By focusing on character development, Boys and Girls Clubs are helping young people across the country. And research shows that in the neighborhood where there is a Boys and Girls Club, there's generally a reduction in vandalism, drug trafficking and youth crime.

And last Thursday, I visited a terrific program in Detroit called Think Detroit. This program connects children with a team and a coach who loves them. Think Detroit coaches use positive character development to teach children life lessons through sports. Today in Detroit, more than 650 coaches volunteer their time to mentor thousands of young people across the city.

Many young people today are growing up with a single parent in a single parent home. And too many boys are growing up without fathers. Coaches and male teachers make great, great role models for boys. We must encourage more men and more minorities to become teachers.

Community colleges already play such an important role in teacher education. Many of your schools offer alternative teacher certification and mentoring to minority teachers. But over the next decade, we'll need more than two million new teachers in our nation's public schools. We especially need teachers with diverse academic backgrounds to teach in urban public schools, where more than 700,000 teachers are needed right now.
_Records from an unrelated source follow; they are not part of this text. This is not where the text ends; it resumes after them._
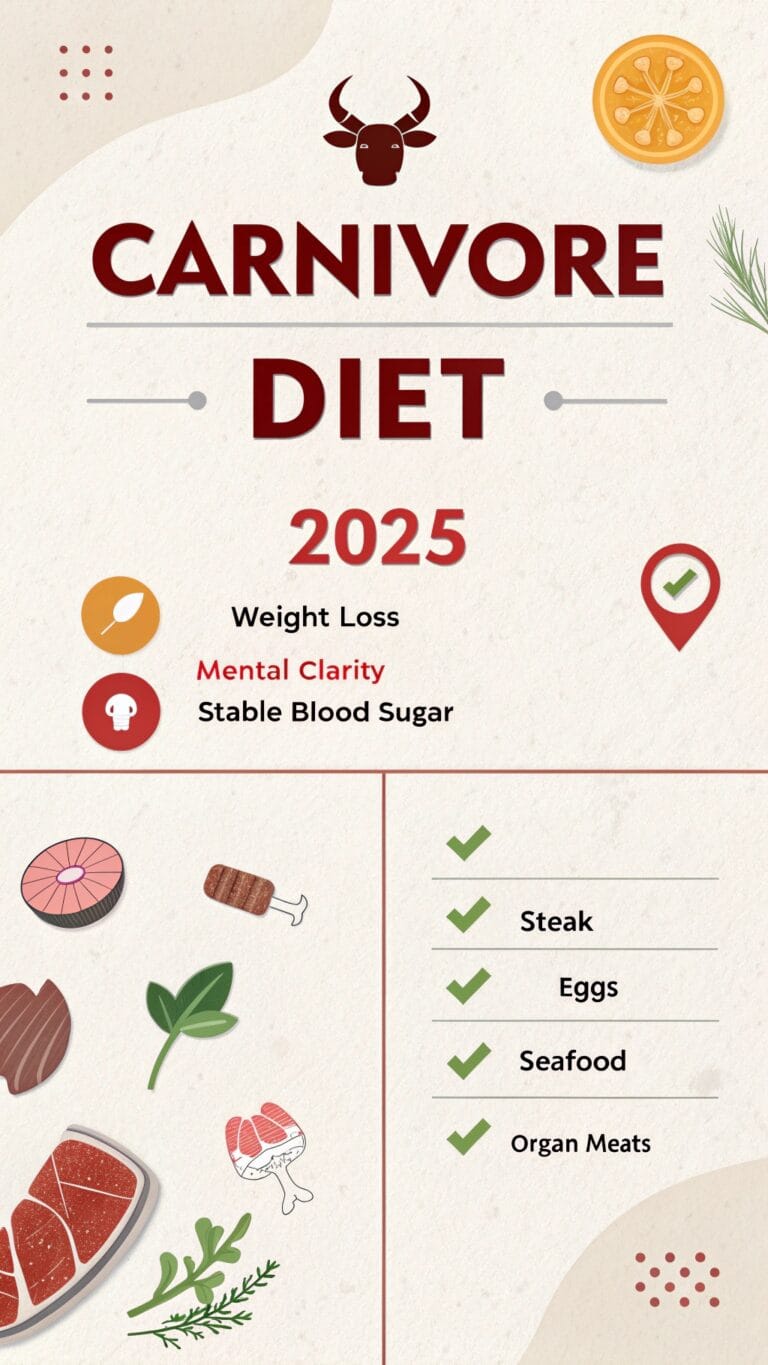 CARNIVORE

DIET

2025

Weight Loss

Mental Clarity

Stable Blood Sugar

Steak

Eggs

Seafood

Organ Meats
I encourage all community colleges to look for ways to expand and diversify our teaching force. Talk to state officials and to community leaders about new ideas for teacher recruitment and retainment. Of the millions of students enrolled in community colleges, I know there are thousands of potential great teachers.
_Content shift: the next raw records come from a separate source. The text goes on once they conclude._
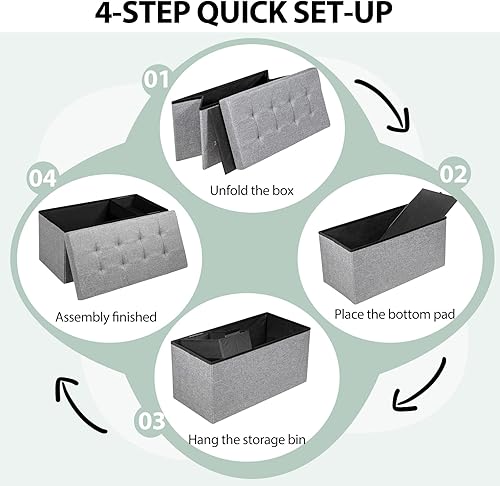 4-STEP QUICK SET-UP

01

Unfold the box

02

Place the bottom pad

03

Hang the storage bin

04

Assembly finished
When young people get to high school, you can help them see that higher education doesn't have to be just a dream, but it can be a reality. Many young people who struggle in school believe that dropping out is their only option. The poverty rate in households headed by a high school dropout is ten times higher than in a high school [sic] headed by a college graduate. We know that young people with advanced education are less likely to engage in violence and drugs.
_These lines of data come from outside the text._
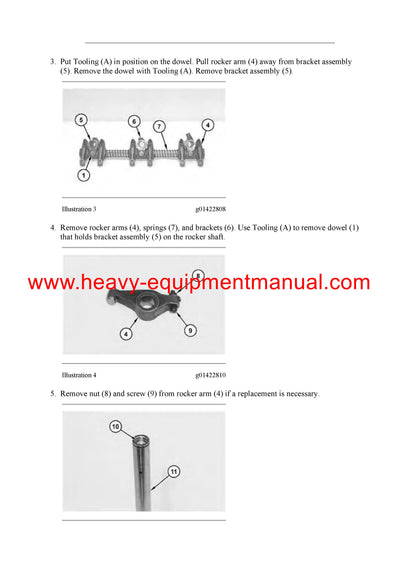 3. Put Tooling (A) in position on the dowel. Pull rocker arm (4) away from bracket assembly (5). Remove the dowel with Tooling (A). Remove bracket assembly (5).

5
6
7
4
1

Illustration 3 g01422808

4. Remove rocker arms (4), springs (7), and brackets (6). Use Tooling (A) to remove dowel (1) that holds bracket assembly (5) on the rocker shaft.

www.heavy-equipmentmanual.com

8
4
9

Illustration 4 g01422810

5. Remove nut (8) and screw (9) from rocker arm (4) if a replacement is necessary.

10
11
In his 2006 budget, President Bush is providing $125 million to promote dual-enrollment programs, so that high school students can take college level courses and receive both high school and post-secondary credit. This new initiative would provide incentives to states so that high school students, particularly low-income and minority high school students, have a greater chance to receive a college education. (Applause.)

Community colleges, and I know this will be really difficult, but you also can reach out to young people who are transitioning out of gangs and prison and back into society. These young people face many social prejudices as they try to start over. From the very beginning, they often feel defeated and hopeless. Many return to the lives they once knew. Community college can be a beacon for these young people. I encourage you to form partnerships and to develop innovative programs that address their needs. If these young people can learn valuable skills and find good jobs, they'll have a much better chance of being able to succeed in life.

We want all children to grow up healthy and safe. As parents and educators, we have a personal interest in seeing our young people succeed. And as Americans, we have a moral responsibility to ensure that all children are prepared for school and for life.

Community colleges have changed the paradigm of higher education in America. By making education accessible to all, you're building a nation of learners. Your innovation benefits all of us, and your dedication can help prepare a new generation of learners and leaders.

After my visit to Think Detroit, a newspaper reporter interviewed one of the little boys I met with. The reporter asked him what he thought of my visit, and I was moved when I read that he simply said, "I wish she could stay here."

Children want us in their lives. They need us in their lives. And as I've learned from the remarkable men and women I've met around our country, each of us has the power to make the difference in the life of a child. Together, we can work towards a day where every child has a caring adult to talk to and to learn from. And as we work toward that day, we will build a better world for our children and grandchildren.

Thank you all very, very much. Thank you for what you do for our country. Thank you so much. Thank you all. (Applause.)